== Listed records
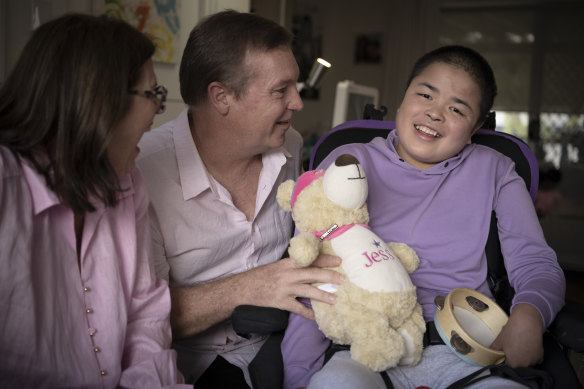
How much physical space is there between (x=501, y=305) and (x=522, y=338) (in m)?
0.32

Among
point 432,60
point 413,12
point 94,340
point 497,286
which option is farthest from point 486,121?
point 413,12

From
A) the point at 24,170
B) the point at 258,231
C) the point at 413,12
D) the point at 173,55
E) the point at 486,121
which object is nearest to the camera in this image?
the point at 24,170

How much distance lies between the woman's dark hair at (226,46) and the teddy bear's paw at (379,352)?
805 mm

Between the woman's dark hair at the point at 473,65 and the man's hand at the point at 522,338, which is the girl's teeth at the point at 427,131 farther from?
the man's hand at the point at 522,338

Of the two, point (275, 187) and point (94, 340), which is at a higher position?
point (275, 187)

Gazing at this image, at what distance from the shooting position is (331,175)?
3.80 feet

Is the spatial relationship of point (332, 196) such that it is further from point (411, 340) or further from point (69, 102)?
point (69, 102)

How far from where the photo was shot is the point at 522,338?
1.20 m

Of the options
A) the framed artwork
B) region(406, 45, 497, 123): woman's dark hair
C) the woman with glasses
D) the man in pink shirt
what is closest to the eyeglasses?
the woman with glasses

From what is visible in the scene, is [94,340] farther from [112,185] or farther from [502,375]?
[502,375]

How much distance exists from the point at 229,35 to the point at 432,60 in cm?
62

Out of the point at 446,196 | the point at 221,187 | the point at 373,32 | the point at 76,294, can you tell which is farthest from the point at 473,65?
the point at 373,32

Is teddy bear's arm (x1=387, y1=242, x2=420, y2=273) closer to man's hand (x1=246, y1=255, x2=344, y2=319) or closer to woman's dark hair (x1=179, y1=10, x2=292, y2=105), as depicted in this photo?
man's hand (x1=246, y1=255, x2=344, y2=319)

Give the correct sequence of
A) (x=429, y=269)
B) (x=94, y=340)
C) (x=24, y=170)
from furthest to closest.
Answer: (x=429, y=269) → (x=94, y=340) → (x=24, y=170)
====
== Listed records
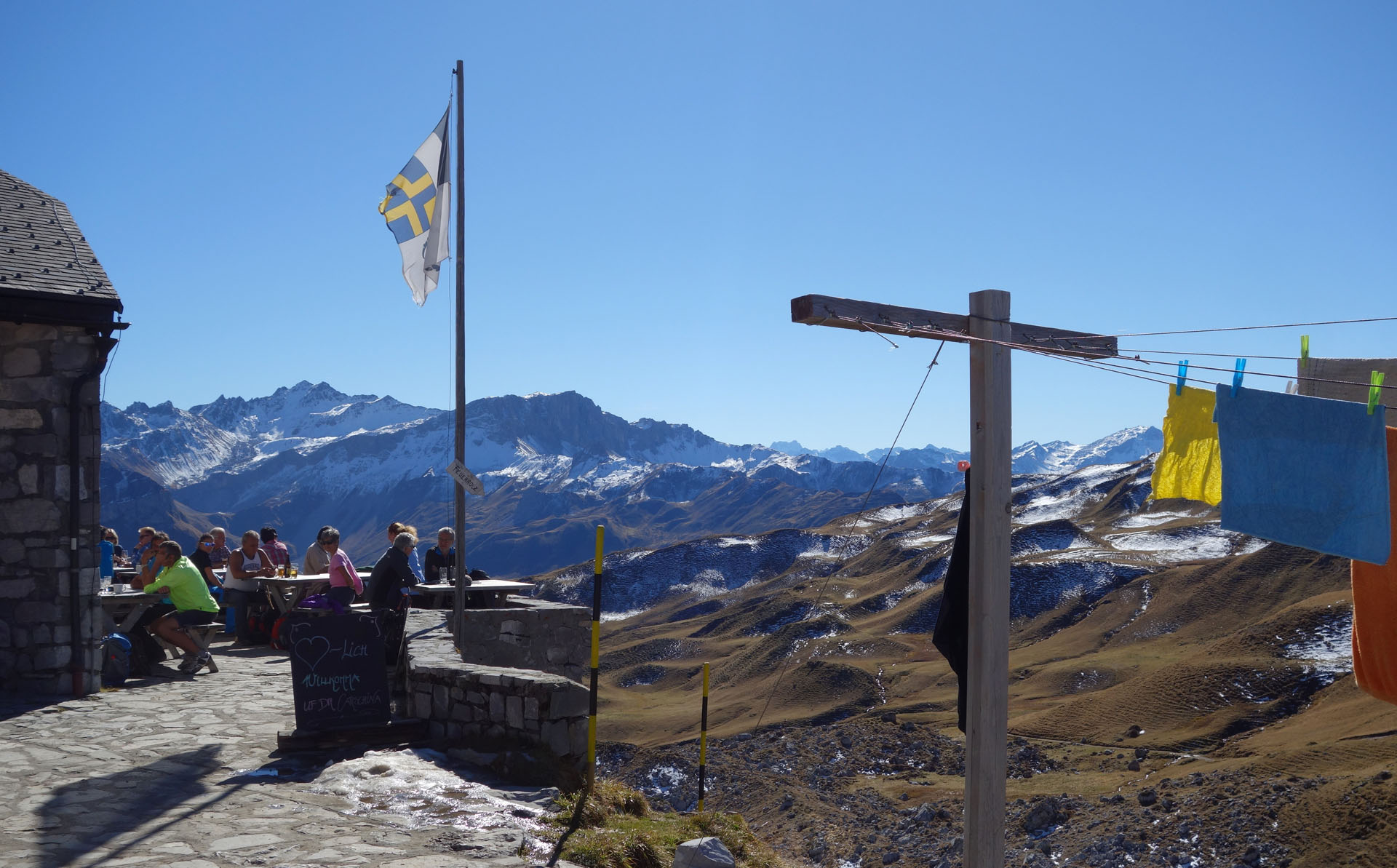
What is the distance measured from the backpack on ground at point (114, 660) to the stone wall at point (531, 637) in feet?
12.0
====
■ Directive: Convert the lines from the one containing "Give the correct sequence of" through the one containing "Answer: (x=429, y=269)", inclusive, into a Markdown table with the columns Row and Line, leaving out any blank lines.

■ Answer below:
| Row | Line |
|---|---|
| 1 | Give the correct sequence of |
| 2 | A) (x=429, y=269) |
| 3 | B) (x=94, y=340) |
| 4 | C) (x=24, y=170) |
| 5 | from furthest to closest. |
| 6 | Answer: (x=429, y=269) → (x=94, y=340) → (x=24, y=170) |